WORK TO DO :: Retype all of the data below word for word, keeping every line and character unchanged.

[Stored items from a collection]
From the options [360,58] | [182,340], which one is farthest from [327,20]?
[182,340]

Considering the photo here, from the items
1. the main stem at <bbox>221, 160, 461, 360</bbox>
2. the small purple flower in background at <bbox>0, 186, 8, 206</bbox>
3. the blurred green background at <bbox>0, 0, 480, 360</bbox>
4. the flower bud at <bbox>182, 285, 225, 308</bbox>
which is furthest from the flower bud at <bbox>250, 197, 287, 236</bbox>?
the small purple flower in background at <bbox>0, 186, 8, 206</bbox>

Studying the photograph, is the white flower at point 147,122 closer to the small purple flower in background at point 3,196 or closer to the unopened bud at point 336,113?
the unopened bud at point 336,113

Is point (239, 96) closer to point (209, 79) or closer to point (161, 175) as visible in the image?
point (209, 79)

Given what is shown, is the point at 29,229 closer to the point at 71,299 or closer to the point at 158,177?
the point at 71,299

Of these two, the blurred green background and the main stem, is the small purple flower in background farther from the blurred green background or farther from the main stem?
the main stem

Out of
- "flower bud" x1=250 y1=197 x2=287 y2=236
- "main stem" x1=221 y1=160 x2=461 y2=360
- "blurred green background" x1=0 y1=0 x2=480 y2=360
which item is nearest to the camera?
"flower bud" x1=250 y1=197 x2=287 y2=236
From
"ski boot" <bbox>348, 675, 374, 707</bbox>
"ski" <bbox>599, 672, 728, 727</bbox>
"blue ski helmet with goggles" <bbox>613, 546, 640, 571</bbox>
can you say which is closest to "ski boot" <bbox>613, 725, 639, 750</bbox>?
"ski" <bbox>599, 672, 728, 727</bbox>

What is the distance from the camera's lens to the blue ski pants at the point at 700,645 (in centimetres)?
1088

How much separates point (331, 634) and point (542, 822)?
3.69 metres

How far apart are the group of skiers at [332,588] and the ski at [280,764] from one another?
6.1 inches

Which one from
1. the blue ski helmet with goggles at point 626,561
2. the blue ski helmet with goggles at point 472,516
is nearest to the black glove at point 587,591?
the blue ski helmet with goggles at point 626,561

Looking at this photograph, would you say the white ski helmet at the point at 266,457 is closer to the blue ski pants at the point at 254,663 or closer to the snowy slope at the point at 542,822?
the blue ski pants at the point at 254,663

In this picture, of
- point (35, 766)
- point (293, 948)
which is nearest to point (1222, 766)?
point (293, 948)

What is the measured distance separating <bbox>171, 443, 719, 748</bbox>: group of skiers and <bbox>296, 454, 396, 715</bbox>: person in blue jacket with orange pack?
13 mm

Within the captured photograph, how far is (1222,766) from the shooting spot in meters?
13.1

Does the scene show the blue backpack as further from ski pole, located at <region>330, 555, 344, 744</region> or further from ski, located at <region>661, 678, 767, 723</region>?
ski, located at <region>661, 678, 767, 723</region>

FULL ANSWER ::
From the options [360,58] | [182,340], which one is farthest from [327,20]?
[182,340]

Considering the photo here, from the items
1. the main stem at <bbox>221, 160, 461, 360</bbox>
2. the small purple flower in background at <bbox>0, 186, 8, 206</bbox>
3. the blurred green background at <bbox>0, 0, 480, 360</bbox>
4. the flower bud at <bbox>182, 285, 225, 308</bbox>
which is furthest from the flower bud at <bbox>250, 197, 287, 236</bbox>?
the small purple flower in background at <bbox>0, 186, 8, 206</bbox>

Studying the photograph, is the white flower at point 147,122 closer to the small purple flower in background at point 3,196 or closer to the unopened bud at point 336,113?
the unopened bud at point 336,113

Is point (239, 96) closer to point (209, 79) or closer to point (161, 175) as visible in the image?
point (209, 79)

Given what is shown, is the point at 29,229 closer to the point at 71,299 or closer to the point at 158,177?
the point at 71,299

Of these two, the blurred green background and the main stem, is the small purple flower in background farther from the blurred green background or farther from the main stem?
the main stem

Out of
- "flower bud" x1=250 y1=197 x2=287 y2=236
- "main stem" x1=221 y1=160 x2=461 y2=360
- "blurred green background" x1=0 y1=0 x2=480 y2=360
which item is nearest to the camera?
"flower bud" x1=250 y1=197 x2=287 y2=236
From
"ski boot" <bbox>348, 675, 374, 707</bbox>
"ski" <bbox>599, 672, 728, 727</bbox>
"blue ski helmet with goggles" <bbox>613, 546, 640, 571</bbox>
can you say which is closest to "ski boot" <bbox>613, 725, 639, 750</bbox>?
"ski" <bbox>599, 672, 728, 727</bbox>

What is the distance from the camera's lens to the blue ski pants at the point at 700,645 (in centimetres)?
1088

How much separates point (331, 634) and point (542, 822)?
3.69 metres

How far apart are the group of skiers at [332,588] and the ski at [280,764] from one another?
6.1 inches

Which one from
1. the blue ski helmet with goggles at point 626,561
2. the blue ski helmet with goggles at point 472,516
is nearest to the black glove at point 587,591?
the blue ski helmet with goggles at point 626,561

Looking at this photograph, would you say the white ski helmet at the point at 266,457 is closer to the blue ski pants at the point at 254,663 or closer to the snowy slope at the point at 542,822?
the blue ski pants at the point at 254,663

In this picture, of
- point (35, 766)
- point (293, 948)
which is nearest to point (1222, 766)?
point (293, 948)

What is the measured distance separating <bbox>171, 443, 719, 748</bbox>: group of skiers and <bbox>296, 454, 396, 715</bbox>: person in blue jacket with orange pack?
13 mm

Within the captured photograph, how far is (1222,766) from the shooting spot in meters?
13.1

Does the scene show the blue backpack as further from ski pole, located at <region>330, 555, 344, 744</region> or further from ski, located at <region>661, 678, 767, 723</region>?
ski, located at <region>661, 678, 767, 723</region>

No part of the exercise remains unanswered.